>> start Extract

OS-7924: OS-7520 regressed some instances of IP forwarding

Details

Issue Type:	Bug
Priority:	4 - Normal
Status:	Resolved
Created at:	2019-08-06T19:53:55.373Z
Updated at:	2019-08-20T22:32:32.922Z

People

Created by:	Former user
Reported by:	Former user
Assigned to:	Former user

Resolution

Fixed: A fix for this issue is checked into the tree and tested.
(Resolution Date: 2019-08-20T22:32:32.905Z)

Fix Versions

2019-08-29 Zoo York (Release Date: 2019-08-29)

Description

As part of the OS-7520 work, the IP forwarding logic stopped adjusting the checksum (because of TTL decrement) in some scenarios. However, this change was overly aggressive and stopped adjusting the checksum in cases where it should have.

Summary

Brian and Dave were seeing packets dropped when trying to reach hosts across a physical host boundary from their VPN client. I.e., they would VPN into physical host A and be able to reach all zones on host A but not reach any zones on physical host B (on the same LAN/subnet as host A). They did not have this issue before the introduction of OS-7520 (PI 20190605 and before).
Brian and Dave were both using e1000g parts.
OS-7520 changed the checksum adjustment logic in the IP forwarding path, assuming that the HCK_IPV4_HDRCKSUM_OK flag would always be cleared by the time the mblk reached it.
If a mblk reached the IP forwarding logic with that flag set, and it wasn't a mac-loopback packet, then we would fail to update its checksum to reflect the TTL adjustment.

>> end Extract

* _Aim 1_: Can you quote the bug report from "Description" to "it should have.", word for word?

>> start Supplied entries

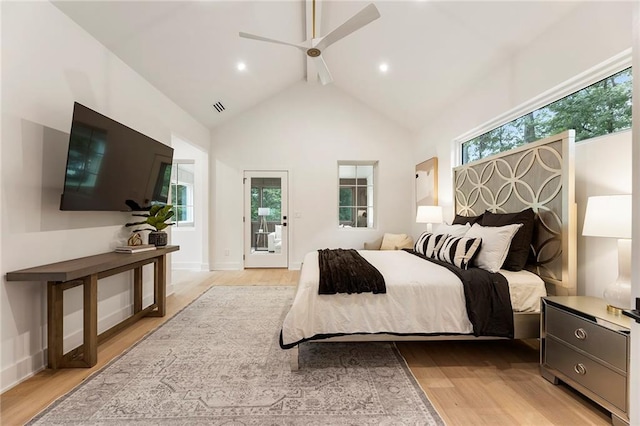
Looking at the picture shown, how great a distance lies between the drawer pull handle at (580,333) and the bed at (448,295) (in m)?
0.37

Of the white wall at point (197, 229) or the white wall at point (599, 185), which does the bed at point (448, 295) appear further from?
the white wall at point (197, 229)

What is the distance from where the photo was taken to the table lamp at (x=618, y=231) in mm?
1528

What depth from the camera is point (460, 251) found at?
7.82 feet

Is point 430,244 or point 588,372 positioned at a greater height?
point 430,244

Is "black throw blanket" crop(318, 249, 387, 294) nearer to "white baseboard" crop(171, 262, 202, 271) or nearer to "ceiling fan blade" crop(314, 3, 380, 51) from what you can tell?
"ceiling fan blade" crop(314, 3, 380, 51)

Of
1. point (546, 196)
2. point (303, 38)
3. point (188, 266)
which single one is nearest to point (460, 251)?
point (546, 196)

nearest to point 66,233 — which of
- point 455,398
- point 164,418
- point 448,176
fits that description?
point 164,418

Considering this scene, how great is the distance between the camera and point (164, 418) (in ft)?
4.85

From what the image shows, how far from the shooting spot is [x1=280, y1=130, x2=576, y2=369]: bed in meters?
1.94

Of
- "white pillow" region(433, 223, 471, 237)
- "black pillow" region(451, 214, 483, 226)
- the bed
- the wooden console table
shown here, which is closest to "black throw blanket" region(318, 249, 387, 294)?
the bed

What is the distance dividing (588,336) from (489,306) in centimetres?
51

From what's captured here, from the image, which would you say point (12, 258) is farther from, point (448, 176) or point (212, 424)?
point (448, 176)

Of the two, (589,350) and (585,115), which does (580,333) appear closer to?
(589,350)

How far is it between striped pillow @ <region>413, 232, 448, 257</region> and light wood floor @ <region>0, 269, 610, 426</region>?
0.87 metres
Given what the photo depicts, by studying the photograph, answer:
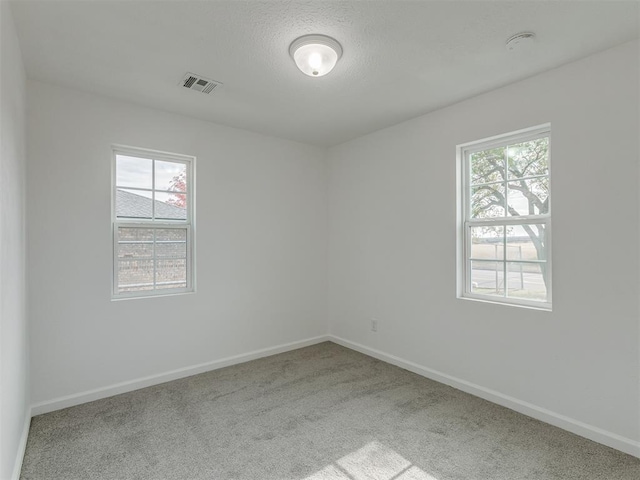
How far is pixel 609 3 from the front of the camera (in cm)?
185

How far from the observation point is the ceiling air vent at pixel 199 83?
265 centimetres

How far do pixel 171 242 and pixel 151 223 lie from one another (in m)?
0.26

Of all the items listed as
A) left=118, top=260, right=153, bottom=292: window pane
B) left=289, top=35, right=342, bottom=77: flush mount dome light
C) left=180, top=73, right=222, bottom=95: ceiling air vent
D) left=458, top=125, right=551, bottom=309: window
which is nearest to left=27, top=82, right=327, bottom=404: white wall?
left=118, top=260, right=153, bottom=292: window pane

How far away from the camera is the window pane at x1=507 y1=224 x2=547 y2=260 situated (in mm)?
2686

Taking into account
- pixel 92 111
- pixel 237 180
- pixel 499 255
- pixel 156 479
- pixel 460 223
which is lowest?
pixel 156 479

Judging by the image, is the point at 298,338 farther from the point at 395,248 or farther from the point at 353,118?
the point at 353,118

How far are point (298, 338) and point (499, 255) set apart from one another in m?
2.50

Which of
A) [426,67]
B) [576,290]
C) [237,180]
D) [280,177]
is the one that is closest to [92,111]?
[237,180]

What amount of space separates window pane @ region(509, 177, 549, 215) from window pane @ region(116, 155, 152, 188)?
3206mm

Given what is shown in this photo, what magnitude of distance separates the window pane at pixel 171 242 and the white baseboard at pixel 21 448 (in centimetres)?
151

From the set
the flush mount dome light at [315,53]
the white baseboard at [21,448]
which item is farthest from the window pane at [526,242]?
the white baseboard at [21,448]

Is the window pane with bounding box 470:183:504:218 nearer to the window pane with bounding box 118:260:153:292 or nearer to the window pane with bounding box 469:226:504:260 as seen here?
the window pane with bounding box 469:226:504:260

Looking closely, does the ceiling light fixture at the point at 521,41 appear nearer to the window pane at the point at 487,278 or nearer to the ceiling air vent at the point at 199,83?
the window pane at the point at 487,278

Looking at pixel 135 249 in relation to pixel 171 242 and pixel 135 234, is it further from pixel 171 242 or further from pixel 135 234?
pixel 171 242
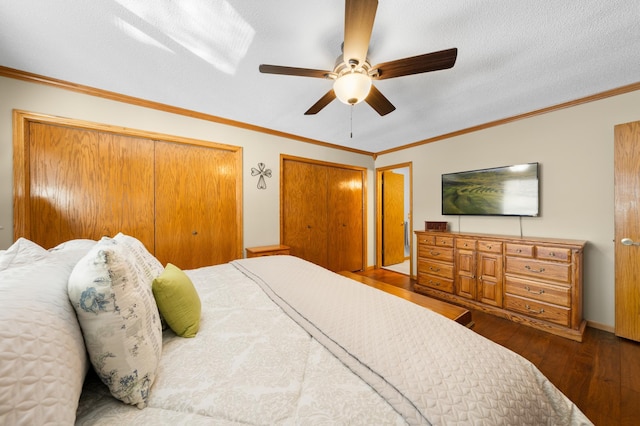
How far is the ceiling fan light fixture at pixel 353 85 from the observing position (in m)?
1.50

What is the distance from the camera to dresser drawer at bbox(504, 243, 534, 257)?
7.84ft

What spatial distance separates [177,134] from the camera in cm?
270

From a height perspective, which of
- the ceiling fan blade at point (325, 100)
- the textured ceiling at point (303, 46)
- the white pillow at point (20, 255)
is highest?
the textured ceiling at point (303, 46)

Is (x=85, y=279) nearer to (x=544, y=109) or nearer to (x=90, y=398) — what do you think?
(x=90, y=398)

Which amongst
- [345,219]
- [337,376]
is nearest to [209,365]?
[337,376]

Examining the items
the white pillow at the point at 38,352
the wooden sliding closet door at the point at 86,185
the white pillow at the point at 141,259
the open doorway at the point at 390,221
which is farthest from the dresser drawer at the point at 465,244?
the wooden sliding closet door at the point at 86,185

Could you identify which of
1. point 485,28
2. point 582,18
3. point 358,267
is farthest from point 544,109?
point 358,267

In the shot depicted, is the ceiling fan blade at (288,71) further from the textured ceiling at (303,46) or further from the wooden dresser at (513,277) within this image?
the wooden dresser at (513,277)

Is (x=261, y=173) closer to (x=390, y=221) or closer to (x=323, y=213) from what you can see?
(x=323, y=213)

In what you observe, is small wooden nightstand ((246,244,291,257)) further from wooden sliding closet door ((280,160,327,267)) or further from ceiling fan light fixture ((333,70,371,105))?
ceiling fan light fixture ((333,70,371,105))

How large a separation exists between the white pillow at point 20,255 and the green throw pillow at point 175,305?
0.39m

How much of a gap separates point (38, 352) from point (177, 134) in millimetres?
2760

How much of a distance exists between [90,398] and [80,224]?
7.61 ft

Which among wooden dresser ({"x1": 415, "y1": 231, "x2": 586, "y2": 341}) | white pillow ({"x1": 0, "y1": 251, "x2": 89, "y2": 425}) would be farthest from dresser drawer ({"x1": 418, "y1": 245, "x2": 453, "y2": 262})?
white pillow ({"x1": 0, "y1": 251, "x2": 89, "y2": 425})
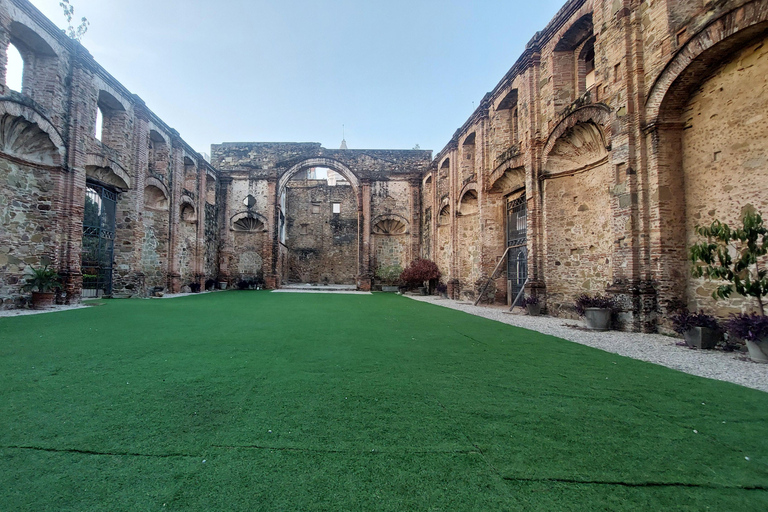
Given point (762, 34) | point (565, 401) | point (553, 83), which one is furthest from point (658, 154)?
point (565, 401)

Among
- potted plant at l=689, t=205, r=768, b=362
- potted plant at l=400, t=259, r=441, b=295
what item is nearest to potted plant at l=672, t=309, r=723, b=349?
potted plant at l=689, t=205, r=768, b=362

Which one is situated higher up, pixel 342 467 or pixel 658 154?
pixel 658 154

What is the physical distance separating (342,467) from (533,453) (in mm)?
1137

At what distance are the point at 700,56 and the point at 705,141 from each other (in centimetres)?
139

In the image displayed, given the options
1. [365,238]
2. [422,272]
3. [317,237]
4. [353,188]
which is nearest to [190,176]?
[353,188]

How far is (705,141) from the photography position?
235 inches

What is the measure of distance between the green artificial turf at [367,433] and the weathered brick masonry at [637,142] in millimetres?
3440

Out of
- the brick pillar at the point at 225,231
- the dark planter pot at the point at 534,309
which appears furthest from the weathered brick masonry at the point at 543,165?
the brick pillar at the point at 225,231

>> end Supplied entries

* _Aim 2_: Which lines in the records contain the word "right"? Pick out every one, matching case.

* _Final result 1_:
Description

As part of the OS-7520 work, the IP forwarding logic stopped adjusting the checksum (because of TTL decrement) in some scenarios. However, this change was overly aggressive and stopped adjusting the checksum in cases where it should have.

* _Final result 2_:
A) left=118, top=260, right=153, bottom=292: window pane
B) left=289, top=35, right=342, bottom=77: flush mount dome light
C) left=180, top=73, right=222, bottom=95: ceiling air vent
D) left=458, top=125, right=551, bottom=309: window
which is nearest to left=27, top=82, right=327, bottom=404: white wall?
left=118, top=260, right=153, bottom=292: window pane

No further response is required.